◆ Activity: When the word "websiteId" shows up in a line of the records below, copy that line.
═════ Data for analysis
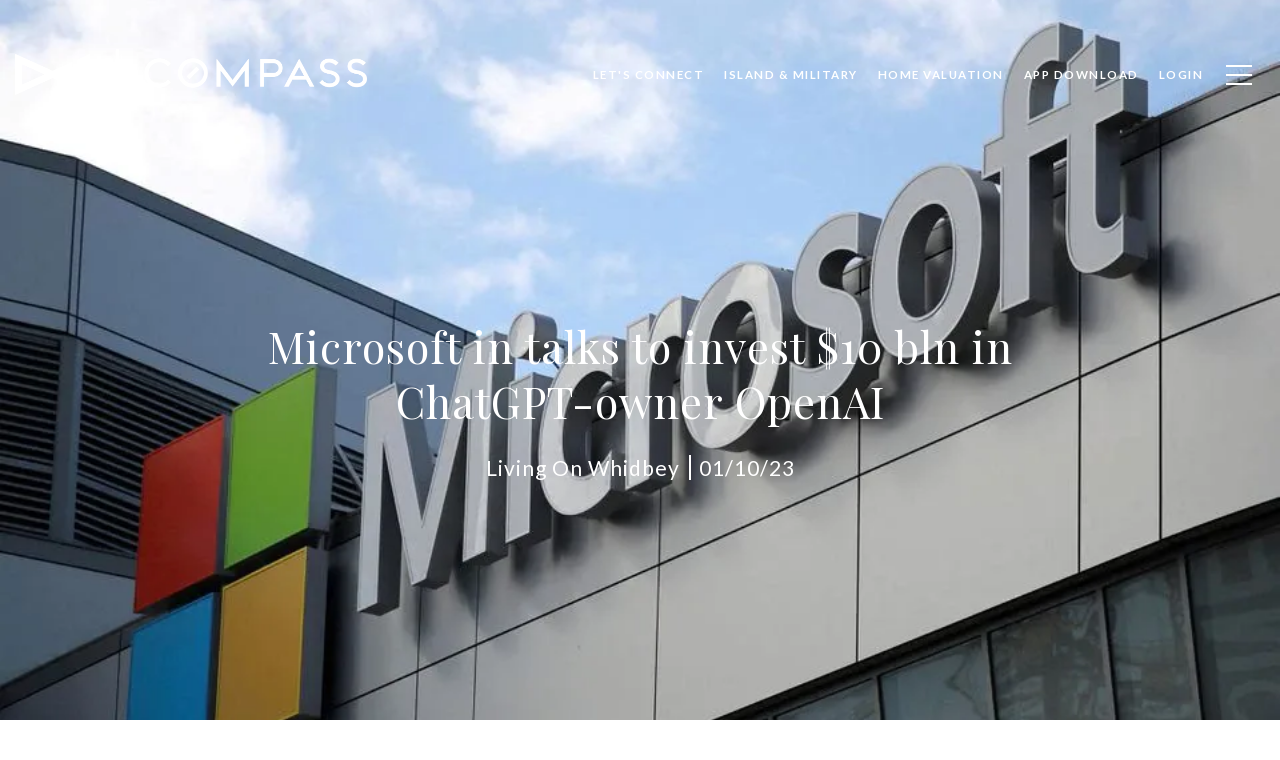

--- FILE ---
content_type: text/html; charset=utf-8
request_url: https://bss.luxurypresence.com/buttons/googleOneTap?companyId=92bbcfa8-5062-4931-8bbf-b5bc216000d3&websiteId=601347bb-bab5-458e-93af-dd58ab3c4840&pageId=3451c5f9-e8a1-4d6b-822c-8890a61a8d38&sourceUrl=https%3A%2F%2Flivingonwhidbey.com%2Fblog%2Fj147&pageMeta=%7B%22sourceResource%22%3A%22posts%22%2C%22pageElementId%22%3A%228b78e1c0-e0a4-40c1-a0ce-0cbe9a81f7bd%22%2C%22pageQueryVariables%22%3A%7B%22post%22%3A%7B%22id%22%3A%228b78e1c0-e0a4-40c1-a0ce-0cbe9a81f7bd%22%7D%7D%7D
body_size: 2626
content:
<style>
  html, body {margin: 0; padding: 0;}
</style>
<script src="https://accounts.google.com/gsi/client" async defer></script>
<script>
const parseURL = (url) => {
    const a = document.createElement('a');
    a.href = url;
    return a.origin;
}

const login = (token, provider, source)  => {
  const origin = (window.location != window.parent.location)
    ? parseURL(document.referrer)
    : window.location.origin;  
  const xhr = new XMLHttpRequest();
  xhr.responseType = 'json';
  xhr.onreadystatechange = function() {
    if (xhr.readyState === 4) {
      const response = xhr.response;
      const msg = {
        event: response.status,
        provider: provider,
        source: source,
        token: token
      }
      window.parent.postMessage(msg, origin);
    }
  }
  xhr.withCredentials = true;
  xhr.open('POST', `${origin}/api/v1/auth/login`, true);
  xhr.setRequestHeader("Content-Type", "application/json;charset=UTF-8");
  xhr.send(JSON.stringify({
    token,
    provider,
    source,
    websiteId: '601347bb-bab5-458e-93af-dd58ab3c4840',
    companyId: '92bbcfa8-5062-4931-8bbf-b5bc216000d3',
    pageId: '3451c5f9-e8a1-4d6b-822c-8890a61a8d38',
    sourceUrl: 'https://livingonwhidbey.com/blog/j147',
    pageMeta: '{"sourceResource":"posts","pageElementId":"8b78e1c0-e0a4-40c1-a0ce-0cbe9a81f7bd","pageQueryVariables":{"post":{"id":"8b78e1c0-e0a4-40c1-a0ce-0cbe9a81f7bd"}}}',
    utm: '',
    referrer: ''
  }));
}

function getExpirationCookie(expiresInMiliseconds) {
  const tomorrow  = new Date(Date.now() + expiresInMiliseconds); // The Date object returns today's timestamp
  return `livingonwhidbey.com-SID=true; expires=${tomorrow.toUTCString()}; path=/; Secure; SameSite=None`;
}

function handleCredentialResponse(response) {
  document.cookie = getExpirationCookie(24 * 60 * 60 * 1000); // 1 day
  login(response.credential, 'GOOGLE', 'GOOGLE_SIGN_ON');
}

function handleClose() {
  const msg = {
    event: 'cancel',
    provider: 'GOOGLE',
    source: 'GOOGLE_SIGN_ON'
  }
  const origin = (window.location != window.parent.location)
    ? parseURL(document.referrer)
    : window.location.origin;
  window.parent.postMessage(msg, origin);
  document.cookie = getExpirationCookie(2 * 60 * 60 * 1000); // 2 hours
}

</script>
<div id="g_id_onload"
  data-client_id="673515100752-7s6f6j0qab4skl22cjpp7eirb2rjmfcg.apps.googleusercontent.com"
  data-callback="handleCredentialResponse"
  data-intermediate_iframe_close_callback="handleClose"
  data-state_cookie_domain = "livingonwhidbey.com"
  data-allowed_parent_origin="https://livingonwhidbey.com"
  data-skip_prompt_cookie="livingonwhidbey.com-SID"
  data-cancel_on_tap_outside="false"
></div>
══════════
◆ Result:
request_url: https://bss.luxurypresence.com/buttons/googleOneTap?companyId=92bbcfa8-5062-4931-8bbf-b5bc216000d3&websiteId=601347bb-bab5-458e-93af-dd58ab3c4840&pageId=3451c5f9-e8a1-4d6b-822c-8890a61a8d38&sourceUrl=https%3A%2F%2Flivingonwhidbey.com%2Fblog%2Fj147&pageMeta=%7B%22sourceResource%22%3A%22posts%22%2C%22pageElementId%22%3A%228b78e1c0-e0a4-40c1-a0ce-0cbe9a81f7bd%22%2C%22pageQueryVariables%22%3A%7B%22post%22%3A%7B%22id%22%3A%228b78e1c0-e0a4-40c1-a0ce-0cbe9a81f7bd%22%7D%7D%7D
    websiteId: '601347bb-bab5-458e-93af-dd58ab3c4840',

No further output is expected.